13. The apparatus of claim 5 wherein a sensor system comprising a controller is coupled to the rolling element bearing, the controller comprising a plurality of terminals connected to a plurality of contact points on the resistance layer and a further terminal connected to a contact point on the metal region, wherein the controller is configured to measure a plurality of voltage values between each of the plurality of terminals and the further terminal and to determine at least one of a fault condition and fault location of the rolling element bearing depending on the plurality of voltage values.

14. The apparatus of claim 13 wherein the controller is further configured to measure a resistance value between a first point of the plurality of contact points and a second contact point of the plurality of points and to determine a manufacturing fault condition depending on the resistance value.

15. A method of sensing an operating status of a bearing race for a rolling element bearing, the bearing race comprising:

a metal region having an outer surface and an inner surface and further comprising a groove in at least one of the outer surface and the inner surface, the groove extending around at least part of a circumference of the at least one of the outer surface and the inner surface; and

a piezoelectric layer and a resistive layer in the groove; the method comprising:

measuring a piezo-electric voltage between at least one point on the resistive layer and a point of the metal region.

16. The method of claim 15 further comprising: determining a vibration level of the rolling element bearing from the piezo-electric voltage.

17. The method of claim 15 further comprising: determining an anomaly in the rolling element bearing from the piezo-electric voltage.
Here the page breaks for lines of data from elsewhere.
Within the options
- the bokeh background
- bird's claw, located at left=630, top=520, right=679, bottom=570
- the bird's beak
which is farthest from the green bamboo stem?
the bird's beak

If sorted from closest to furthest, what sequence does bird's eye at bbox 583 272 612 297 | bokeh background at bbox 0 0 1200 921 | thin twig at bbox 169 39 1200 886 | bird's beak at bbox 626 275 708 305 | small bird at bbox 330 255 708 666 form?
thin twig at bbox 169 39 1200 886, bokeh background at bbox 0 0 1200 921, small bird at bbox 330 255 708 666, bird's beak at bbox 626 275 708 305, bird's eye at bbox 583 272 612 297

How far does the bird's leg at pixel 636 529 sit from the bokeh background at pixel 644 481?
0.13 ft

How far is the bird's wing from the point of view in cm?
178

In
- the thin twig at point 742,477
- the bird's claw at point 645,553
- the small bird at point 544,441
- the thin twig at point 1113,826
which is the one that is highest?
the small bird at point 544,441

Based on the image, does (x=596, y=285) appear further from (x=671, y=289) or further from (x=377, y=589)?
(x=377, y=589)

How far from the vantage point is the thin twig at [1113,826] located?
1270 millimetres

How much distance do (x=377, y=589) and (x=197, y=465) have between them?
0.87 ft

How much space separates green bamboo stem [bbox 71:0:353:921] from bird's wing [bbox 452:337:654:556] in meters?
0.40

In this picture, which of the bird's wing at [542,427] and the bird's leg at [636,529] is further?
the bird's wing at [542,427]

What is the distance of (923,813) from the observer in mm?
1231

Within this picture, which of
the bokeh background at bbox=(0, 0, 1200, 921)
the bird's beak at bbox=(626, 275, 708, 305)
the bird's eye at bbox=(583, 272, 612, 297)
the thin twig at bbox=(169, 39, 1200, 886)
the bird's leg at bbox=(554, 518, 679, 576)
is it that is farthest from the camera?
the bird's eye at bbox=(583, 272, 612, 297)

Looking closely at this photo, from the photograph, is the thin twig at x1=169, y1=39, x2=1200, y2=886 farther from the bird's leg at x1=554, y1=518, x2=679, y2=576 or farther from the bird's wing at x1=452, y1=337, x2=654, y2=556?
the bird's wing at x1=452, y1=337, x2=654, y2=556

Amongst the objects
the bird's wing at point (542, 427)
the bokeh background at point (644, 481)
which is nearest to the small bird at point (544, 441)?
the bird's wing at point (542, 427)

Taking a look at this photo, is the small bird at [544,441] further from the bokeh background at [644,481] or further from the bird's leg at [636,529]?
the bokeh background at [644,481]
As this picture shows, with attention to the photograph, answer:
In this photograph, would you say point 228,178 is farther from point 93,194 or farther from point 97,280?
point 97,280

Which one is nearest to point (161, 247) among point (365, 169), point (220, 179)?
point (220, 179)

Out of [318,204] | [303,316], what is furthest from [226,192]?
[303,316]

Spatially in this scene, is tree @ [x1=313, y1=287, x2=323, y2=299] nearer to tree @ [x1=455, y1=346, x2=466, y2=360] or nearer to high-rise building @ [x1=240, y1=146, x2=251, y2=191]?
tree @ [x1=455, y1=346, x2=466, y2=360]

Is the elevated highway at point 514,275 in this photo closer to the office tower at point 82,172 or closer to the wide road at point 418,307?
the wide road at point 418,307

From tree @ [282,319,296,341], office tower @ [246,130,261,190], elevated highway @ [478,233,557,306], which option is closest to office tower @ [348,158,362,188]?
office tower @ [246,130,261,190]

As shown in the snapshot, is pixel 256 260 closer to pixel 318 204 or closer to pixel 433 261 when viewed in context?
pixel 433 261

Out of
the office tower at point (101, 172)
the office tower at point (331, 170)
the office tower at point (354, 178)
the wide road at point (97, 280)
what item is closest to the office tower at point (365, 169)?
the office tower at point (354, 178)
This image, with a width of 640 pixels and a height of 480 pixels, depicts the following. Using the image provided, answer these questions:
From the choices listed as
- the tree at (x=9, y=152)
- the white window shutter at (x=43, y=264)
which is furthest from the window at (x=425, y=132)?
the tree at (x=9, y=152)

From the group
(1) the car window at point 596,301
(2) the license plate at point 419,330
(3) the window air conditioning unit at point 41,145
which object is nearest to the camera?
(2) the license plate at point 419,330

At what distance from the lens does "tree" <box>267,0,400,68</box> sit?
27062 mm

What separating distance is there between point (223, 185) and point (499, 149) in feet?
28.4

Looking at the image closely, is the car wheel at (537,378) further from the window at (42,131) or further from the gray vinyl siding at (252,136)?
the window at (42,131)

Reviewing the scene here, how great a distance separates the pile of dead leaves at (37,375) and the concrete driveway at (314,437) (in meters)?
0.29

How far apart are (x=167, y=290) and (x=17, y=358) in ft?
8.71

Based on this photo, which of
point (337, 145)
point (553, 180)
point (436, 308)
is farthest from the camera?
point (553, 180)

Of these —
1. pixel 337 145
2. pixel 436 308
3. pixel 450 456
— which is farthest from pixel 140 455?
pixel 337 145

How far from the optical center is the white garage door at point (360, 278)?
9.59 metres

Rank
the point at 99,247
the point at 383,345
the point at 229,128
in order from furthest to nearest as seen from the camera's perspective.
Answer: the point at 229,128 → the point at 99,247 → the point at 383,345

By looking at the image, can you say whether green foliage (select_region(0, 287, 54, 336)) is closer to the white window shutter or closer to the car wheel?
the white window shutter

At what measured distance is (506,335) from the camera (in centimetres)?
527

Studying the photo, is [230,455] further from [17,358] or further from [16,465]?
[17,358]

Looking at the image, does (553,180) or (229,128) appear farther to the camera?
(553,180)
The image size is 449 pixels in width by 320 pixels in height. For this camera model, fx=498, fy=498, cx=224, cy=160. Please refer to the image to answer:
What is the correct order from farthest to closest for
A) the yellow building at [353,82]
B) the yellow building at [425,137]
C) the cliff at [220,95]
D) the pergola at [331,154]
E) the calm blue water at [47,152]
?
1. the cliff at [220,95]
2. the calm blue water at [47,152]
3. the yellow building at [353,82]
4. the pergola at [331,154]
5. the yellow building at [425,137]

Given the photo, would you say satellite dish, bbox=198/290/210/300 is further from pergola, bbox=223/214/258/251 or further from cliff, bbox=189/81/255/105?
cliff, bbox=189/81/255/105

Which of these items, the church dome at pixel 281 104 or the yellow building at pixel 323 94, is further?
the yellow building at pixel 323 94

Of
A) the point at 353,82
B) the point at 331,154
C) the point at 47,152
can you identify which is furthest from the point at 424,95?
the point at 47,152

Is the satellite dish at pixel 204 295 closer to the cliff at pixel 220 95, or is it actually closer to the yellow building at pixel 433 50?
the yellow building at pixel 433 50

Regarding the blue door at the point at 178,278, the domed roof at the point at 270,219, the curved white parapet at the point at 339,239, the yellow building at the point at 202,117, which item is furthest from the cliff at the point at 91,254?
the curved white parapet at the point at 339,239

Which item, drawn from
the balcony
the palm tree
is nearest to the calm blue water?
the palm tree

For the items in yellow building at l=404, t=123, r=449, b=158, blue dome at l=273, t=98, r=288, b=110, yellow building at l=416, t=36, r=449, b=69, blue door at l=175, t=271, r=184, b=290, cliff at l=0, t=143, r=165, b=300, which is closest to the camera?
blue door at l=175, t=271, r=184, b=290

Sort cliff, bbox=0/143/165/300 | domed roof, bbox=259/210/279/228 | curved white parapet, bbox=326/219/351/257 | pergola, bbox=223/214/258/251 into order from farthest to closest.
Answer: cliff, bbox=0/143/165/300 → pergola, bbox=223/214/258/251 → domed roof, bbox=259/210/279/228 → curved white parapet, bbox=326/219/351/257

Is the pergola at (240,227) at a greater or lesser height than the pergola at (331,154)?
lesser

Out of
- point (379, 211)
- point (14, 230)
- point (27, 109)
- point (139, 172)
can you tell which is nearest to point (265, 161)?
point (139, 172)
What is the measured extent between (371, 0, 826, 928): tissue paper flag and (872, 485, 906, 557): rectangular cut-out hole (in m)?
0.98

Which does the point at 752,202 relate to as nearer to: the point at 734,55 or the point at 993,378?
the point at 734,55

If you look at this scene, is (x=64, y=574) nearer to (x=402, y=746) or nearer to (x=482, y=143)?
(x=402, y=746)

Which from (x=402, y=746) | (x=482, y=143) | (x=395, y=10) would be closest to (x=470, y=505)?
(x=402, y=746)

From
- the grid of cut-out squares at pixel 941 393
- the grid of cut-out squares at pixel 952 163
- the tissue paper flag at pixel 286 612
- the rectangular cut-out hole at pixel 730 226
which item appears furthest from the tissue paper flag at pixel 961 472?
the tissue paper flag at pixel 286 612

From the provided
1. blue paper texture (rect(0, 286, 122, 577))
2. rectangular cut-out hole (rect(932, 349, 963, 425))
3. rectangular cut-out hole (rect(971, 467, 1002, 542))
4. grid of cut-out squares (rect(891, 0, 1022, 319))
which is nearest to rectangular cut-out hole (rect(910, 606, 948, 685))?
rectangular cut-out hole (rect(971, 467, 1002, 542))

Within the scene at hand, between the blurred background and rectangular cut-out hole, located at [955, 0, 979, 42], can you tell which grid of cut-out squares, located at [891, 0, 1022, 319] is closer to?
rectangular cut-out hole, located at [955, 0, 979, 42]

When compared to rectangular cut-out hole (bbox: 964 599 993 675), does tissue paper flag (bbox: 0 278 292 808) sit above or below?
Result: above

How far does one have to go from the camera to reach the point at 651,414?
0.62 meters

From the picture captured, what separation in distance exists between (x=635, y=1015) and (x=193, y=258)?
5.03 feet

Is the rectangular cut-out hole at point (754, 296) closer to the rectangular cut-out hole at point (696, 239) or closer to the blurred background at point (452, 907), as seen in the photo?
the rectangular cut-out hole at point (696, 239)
18. A method of detecting a manufacturing fault in a bearing race for a rolling element bearing, the bearing race comprising:

a metal region having an outer surface and an inner surface and further comprising a groove in at least one of the outer surface and the inner surface, the groove extending around at least part of a circumference of the at least one of the outer surface and the inner surface; and

a piezoelectric layer and a resistive layer in the groove; the method comprising:

measuring a resistance value between at least two points on the resistive layer; and

determining a fault from the resistance value.